A mentally challenged Namboodiri and his escort Chandu get into the bus from Kayamkulam. The bus reaches Kozhikode. But Abdul Kader does not come to collect the money. Jayasree goes to KBS Nair's office. On the way she is attacked by Dineshan who has been sent by Nair to track her. Namboodiri and Chandu come to her rescue. K.B. Pillai reaches Nair's office at Kozhikode. The police also reach the office to arrest Jayasree.

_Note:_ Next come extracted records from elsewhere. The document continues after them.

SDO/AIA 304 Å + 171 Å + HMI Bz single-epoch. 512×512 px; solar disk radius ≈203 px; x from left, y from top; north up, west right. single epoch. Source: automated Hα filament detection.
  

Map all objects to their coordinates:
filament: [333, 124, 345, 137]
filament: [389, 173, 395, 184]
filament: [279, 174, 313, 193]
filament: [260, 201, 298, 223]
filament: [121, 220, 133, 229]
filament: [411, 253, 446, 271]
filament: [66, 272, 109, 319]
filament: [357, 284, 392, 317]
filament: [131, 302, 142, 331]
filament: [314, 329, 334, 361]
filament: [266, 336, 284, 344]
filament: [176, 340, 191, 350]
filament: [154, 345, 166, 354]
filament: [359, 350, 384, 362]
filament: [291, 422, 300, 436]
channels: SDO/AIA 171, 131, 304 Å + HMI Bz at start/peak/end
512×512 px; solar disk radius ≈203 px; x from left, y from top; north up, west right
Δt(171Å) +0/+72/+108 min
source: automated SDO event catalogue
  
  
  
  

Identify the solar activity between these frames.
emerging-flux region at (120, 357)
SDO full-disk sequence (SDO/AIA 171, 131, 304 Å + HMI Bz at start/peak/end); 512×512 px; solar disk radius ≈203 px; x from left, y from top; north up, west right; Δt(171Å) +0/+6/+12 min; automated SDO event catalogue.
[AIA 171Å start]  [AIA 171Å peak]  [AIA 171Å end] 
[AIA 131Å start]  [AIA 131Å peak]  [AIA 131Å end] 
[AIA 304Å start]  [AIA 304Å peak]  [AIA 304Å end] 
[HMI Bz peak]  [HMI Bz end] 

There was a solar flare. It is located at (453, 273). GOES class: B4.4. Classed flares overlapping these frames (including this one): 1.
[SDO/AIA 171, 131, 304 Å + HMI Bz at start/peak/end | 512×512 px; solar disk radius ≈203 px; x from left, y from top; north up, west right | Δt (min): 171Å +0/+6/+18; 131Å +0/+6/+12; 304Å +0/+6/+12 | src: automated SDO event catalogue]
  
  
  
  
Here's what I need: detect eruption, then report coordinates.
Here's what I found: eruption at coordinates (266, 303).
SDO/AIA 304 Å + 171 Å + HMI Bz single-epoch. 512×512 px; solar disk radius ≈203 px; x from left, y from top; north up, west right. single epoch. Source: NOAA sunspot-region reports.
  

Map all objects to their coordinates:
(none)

And now for the climax. Namboodiri and Chandu reveal their true identities. They are police officers deputed to investigate cases related to fake currency and Jayasree is an officer from the Central Intelligence Department. KBS Nair, K.B. Pillai and Abdul Kader are arrested.

== Cast ==

- Prem Nazir as Thirumeni /CID Officer
- Adoor Bhasi as Chanthu, Thirumeni's Assistant/Assi. CID Officer
- K. P. Ummer as Venu, K. B. Pillai's son
- Sankaradi as Kammath, a Passenger
- Sheela as Jayashree / Lady on the bus
- N. Govindan Kutty as KBS Nair
- Jose Prakash as Gopalakrishnan, the thief
- T. R. Omana as K G Pillai's wife
- Nellikkodu Bhaskaran as Bus conductor
- G. K. Pillai as K. B. Pillai
- Paravoor Bharathan as K B Pillai's company manager
- P. Sreekumar K R Radha a Job aspirant
- Ammini
- Abbas
- Kottayam Chellappan
- Paappi
- K. Radhakrishnan
- M. Radhakrishnan

== Production ==
The film is perhaps the first road movie in Malayalam. A real life incident that occurred at Cherthala in Alappuzha district of Kerala inspired the modus operandi used to arrest the thief in the film. Major portions of the film were shot inside Kannur Deluxe, a KSRTC bus service between Trivandrum and Kannur that was started in 1967 and is still on. The indoor portions were shot at Vahini, Arunachalam, and Newton Studios. I. V. Sasi worked as assistant director in the film.

== Soundtrack ==
The music was composed by V. Dakshinamoorthy and the lyrics were written by Sreekumaran Thampi.

| Song | Singers |
|---|---|
| "Ee Muhabathenthoru" | K. J. Yesudas, S. Janaki, P. B. Sreenivas |
| "Ethra Chirichaalum" | K. J. Yesudas |
| "Kannundaayathu Ninne" | P. Leela, P. B. Sreenivas |
| "Marakkaan Kazhiyumo" | Kamukara |
| "Thaippooyakkaavadiyaattam" | K. J. Yesudas |
| "Thulliyodum Pullimaane" | P. Jayachandran |
| "Varumallo Ravil" | S. Janaki |

== Historical importance ==
The film helped the Kerala State Road Transport Corporation (KSRTC) to win a trademark case against the Karnataka Road Transport Corporation by submitting its scenes with the KSRTC logo as prime evidence. The scenes were used to prove that the Transport Corporation existed in Kerala even before the Karnataka RTC.